Task objective :: The line that holds "teeth_whitening_butt.png" marks the start. Return it and each following line through the end of the data, unchanged.

Stored data

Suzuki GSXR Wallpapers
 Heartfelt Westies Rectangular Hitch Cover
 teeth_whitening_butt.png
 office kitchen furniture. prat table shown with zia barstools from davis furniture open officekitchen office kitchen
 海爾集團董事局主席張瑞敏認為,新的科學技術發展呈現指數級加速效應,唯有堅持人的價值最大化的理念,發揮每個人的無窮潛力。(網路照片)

Completed exercise ::
 teeth_whitening_butt.png
 office kitchen furniture. prat table shown with zia barstools from davis furniture open officekitchen office kitchen
 海爾集團董事局主席張瑞敏認為,新的科學技術發展呈現指數級加速效應,唯有堅持人的價值最大化的理念,發揮每個人的無窮潛力。(網路照片)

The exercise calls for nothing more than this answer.